Yisheng has said it believes that YS-ON-001/002 could prove to be integral immunotherapy components of standard oncology care, joining other therapies such as chemotherapies, targeted therapies and checkpoint inhibitors or emerging immunotherapies for additive or synergistic treatment benefits.
Both compounds were developed using the company’s PIKA immunomodulating technology, which augments both innate and adaptive immune responses through the TLR3, RIG-I and MDA5 pathways. Through TLR3, RIG-I and MDA-5 signaling, PIKA technology can enable the prompt production of interferon, cytokines, chemokines and co-stimulatory factors. Producing type I interferon using PIKA administration can facilitate antigen cross-presentation by dendritic cells, while augmenting CD4+ T-cell, CD8+ T-cell and natural killer cell responses. That makes PIKA-based therapeutics suitable for both antiviral and antitumor applications.
“Our PIKA technology platform has achieved proof-of-concept results in phase I and phase II trials. It has demonstrated a good result in activating human immune system in clinical trials,” Shao said.
He revealed to BioWorld Asia that in the company’s immune-oncology pipeline, a third drug candidate is being developed to target human papillomavirus-induced cancer.
What is intriguing is that Yisheng is better known as a vaccine maker, with four known assets in its vaccine pipeline.
Using the same PIKA technology platform, Yisheng has developed hepatitis B vaccine YS-HBV-001 and the PIKA rabies vaccine for accelerated protection against rabies infection.
Its most advanced asset is the YSJA rabies vaccine, which has been marketed already. It is also developing YS-HBV-002 for chronic hepatitis B treatment.
Its new U.S. partner, Tavotek, however, has kept a lower profile, with an undisclosed pipeline. It is known for extensive work on multispecific antibodies and advanced technology platforms with a focus on cancers, autoimmune conditions and infectious diseases.

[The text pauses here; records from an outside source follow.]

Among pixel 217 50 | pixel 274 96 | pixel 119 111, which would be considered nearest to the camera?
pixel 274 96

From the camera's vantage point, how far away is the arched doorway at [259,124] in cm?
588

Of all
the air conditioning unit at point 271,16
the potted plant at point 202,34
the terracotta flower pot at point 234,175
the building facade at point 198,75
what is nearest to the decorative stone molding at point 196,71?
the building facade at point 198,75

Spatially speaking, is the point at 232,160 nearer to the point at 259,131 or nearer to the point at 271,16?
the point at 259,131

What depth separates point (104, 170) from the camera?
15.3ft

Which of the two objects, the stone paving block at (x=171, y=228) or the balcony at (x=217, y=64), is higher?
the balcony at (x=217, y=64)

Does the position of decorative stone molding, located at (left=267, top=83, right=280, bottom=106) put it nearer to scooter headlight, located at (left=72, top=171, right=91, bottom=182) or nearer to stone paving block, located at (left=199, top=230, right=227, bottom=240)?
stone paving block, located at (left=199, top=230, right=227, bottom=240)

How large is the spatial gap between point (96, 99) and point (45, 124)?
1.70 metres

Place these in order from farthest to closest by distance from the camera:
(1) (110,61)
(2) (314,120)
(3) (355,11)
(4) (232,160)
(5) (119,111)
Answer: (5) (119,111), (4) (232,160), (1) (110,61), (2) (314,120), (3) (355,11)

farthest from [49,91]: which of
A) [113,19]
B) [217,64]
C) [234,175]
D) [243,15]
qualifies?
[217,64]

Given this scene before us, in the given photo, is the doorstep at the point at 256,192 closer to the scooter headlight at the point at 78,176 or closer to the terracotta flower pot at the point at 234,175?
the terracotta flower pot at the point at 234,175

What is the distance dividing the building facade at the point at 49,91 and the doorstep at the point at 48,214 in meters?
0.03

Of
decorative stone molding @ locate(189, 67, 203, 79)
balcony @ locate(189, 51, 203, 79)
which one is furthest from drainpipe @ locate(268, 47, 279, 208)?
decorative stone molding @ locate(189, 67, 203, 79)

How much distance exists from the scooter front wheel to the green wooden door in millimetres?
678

Its Tavoselect platform, which the company used to develop Tavo-301/303, is designed to offer highly diversified human antibody sequences that can be utilized in different formats, such as multispecific antibodies. It is said to be able to capture and optimize the best candidates rapidly with NGS analyses and AI.
Tavotek also has three technology platforms for biologics, namely the Targeted Biologics Engineering Platform to develop monoclonal and multispecific antibodies against unique targets; the Tavo-Immune Modulator Platform to enable novel synthetic biologic design for auto-immune diseases and chronic viral infections; and the Multicyclic Intracellular Peptide Platform to develop unique multicyclic peptides with great potency targeting intracellular protein-protein interactions.
The partnership with Yisheng is the first that the U.S. biotech has unveiled, and the collaboration could go beyond oncology.